Now, Arizona Democratic Rep. Raul Grijalva, the ranking member of the House Natural Resources Committee on Natural Resources, is demanding that seven universities reveal the funding sources of affiliated scientists who are skeptical of man-made global warming.
“Companies with a direct financial interest in climate and air-quality standards are funding environmental research that influences state and federal regulation and shapes public understanding of climate scientists,” Grijalva wrote to the presidents of the Massachusetts Institute of Technology, Georgia Institute of Technology, Pepperdine University, Arizona State University, the University of Alabama, University of Colorado and University of Delaware.
Grijalva’s letter targets universities where noted skeptical scientists work, including MIT’s Dr. Richard Lindzen, Georgia Tech’s Dr. Judith Curry, Colorado’s Dr. Roger Pielke Jr. and the University of Alabama’s John Christy and Roy Spencer. These scientists have published research in peer-reviewed journals.
Of note, Pielke has presented research showing that global warming is not making weather more extreme. Pielke has written studies on the subject and even testified before Congress with his findings.
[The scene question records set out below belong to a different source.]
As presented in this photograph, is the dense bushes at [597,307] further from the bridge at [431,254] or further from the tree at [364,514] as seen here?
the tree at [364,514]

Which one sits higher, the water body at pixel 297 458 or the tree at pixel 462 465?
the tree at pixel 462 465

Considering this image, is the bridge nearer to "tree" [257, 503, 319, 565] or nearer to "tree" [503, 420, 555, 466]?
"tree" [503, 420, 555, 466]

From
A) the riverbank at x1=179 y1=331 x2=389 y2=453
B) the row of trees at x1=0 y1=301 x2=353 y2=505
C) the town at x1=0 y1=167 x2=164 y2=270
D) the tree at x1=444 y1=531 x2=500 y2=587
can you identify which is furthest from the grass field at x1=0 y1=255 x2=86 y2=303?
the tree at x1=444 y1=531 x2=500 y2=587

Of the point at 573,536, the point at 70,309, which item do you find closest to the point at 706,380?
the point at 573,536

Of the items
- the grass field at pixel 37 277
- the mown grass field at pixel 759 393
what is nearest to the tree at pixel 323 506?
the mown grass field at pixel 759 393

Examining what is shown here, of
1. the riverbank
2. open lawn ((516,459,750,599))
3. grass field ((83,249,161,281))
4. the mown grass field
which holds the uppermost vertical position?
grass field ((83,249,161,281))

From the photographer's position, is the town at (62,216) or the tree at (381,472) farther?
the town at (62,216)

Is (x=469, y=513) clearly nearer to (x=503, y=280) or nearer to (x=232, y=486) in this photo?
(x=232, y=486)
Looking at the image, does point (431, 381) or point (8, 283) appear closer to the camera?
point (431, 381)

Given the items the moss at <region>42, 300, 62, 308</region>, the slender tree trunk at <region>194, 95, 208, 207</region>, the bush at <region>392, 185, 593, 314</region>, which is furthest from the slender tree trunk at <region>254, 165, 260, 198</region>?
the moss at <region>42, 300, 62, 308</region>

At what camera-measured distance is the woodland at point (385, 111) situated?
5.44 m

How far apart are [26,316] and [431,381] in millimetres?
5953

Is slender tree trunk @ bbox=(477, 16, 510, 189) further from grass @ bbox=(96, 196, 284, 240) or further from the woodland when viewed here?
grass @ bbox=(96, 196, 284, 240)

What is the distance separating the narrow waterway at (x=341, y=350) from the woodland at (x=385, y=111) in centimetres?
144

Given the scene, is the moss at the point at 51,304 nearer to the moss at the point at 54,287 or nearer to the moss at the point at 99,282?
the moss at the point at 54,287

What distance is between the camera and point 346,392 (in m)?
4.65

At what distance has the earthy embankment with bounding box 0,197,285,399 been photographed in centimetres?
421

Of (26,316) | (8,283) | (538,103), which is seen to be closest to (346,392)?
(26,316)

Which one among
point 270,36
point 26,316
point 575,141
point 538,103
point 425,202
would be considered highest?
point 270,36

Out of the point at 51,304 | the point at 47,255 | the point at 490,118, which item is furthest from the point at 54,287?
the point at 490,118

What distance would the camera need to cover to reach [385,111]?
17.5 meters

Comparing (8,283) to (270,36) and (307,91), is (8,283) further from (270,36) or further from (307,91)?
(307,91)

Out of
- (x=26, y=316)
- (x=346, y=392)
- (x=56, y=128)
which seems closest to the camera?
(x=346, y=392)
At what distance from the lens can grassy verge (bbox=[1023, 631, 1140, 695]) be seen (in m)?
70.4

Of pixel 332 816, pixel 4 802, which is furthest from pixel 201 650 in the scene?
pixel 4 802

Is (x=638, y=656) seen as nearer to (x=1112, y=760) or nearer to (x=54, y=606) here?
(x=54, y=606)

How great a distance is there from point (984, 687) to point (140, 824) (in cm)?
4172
It should be noted that Pielke does believe that mankind is driving global warming, but simply challenges claims that it’s also making the weather worse.
“It is misleading and just plain incorrect to claim that disasters associated with hurricanes, tornadoes, floods or droughts have increased on climate timescales either in the United States or globally,” Pielke told Congress in 2013. “It is further incorrect to associate the increasing costs of disasters with the emission of greenhouse gases.”
Christy and Spencer, on the other hand, operate the University of Alabama, Huntsville satellite temperature dataset. UAH satellite data has shown no significant global warming trend in more than 15 years — the Remote Sensing Systems satellite dataset shows no warming for more than 18 years.
“My colleagues and I cannot perform our duties if research or testimony provided to us is influenced by undisclosed financial relationships,” Grijalva wrote in his letters, which ask for financial disclosures and information on research grants.
Democratic lawmakers’ efforts are being bolstered by the former Obama campaign group, Organizing for Action, which is now on the offensive against lawmakers skeptical of global warming.
“It’s tough out there for climate change deniers,” reads an OFA email sent out on Friday encouraging followers to join in on “calling out climate change deniers.”
“One by one, literally every argument and excuse they’ve been using for years is being proven false. They’re still grasping at myths and conspiracy theories, but deniers are on the run,” the OFA email adds.
OFA also has a website that lists dozens of federal Republican lawmakers and governors it has labelled as “climate deniers.” OFA says that “too many of our elected officials deny the science of climate change,” adding that “with their polluter allies, they are blocking progress in the fight against climate change.”
Democrats and activists have ramped up attacks on Republicans skeptical of global warming in recent months as the EPA prepares to finalize regulations aimed at curbing carbon dioxide emissions from power plants.
Republicans and about a dozen states have been highly critical of the rules, saying they will harm the reliability of the electrical grid and cause energy costs to skyrocket.
The EPA is expected to finalize carbon dioxide rules for power plants this summer, and the agency will soon be rolling out a regulatory proposal to regulate methane emissions from oil and gas wells.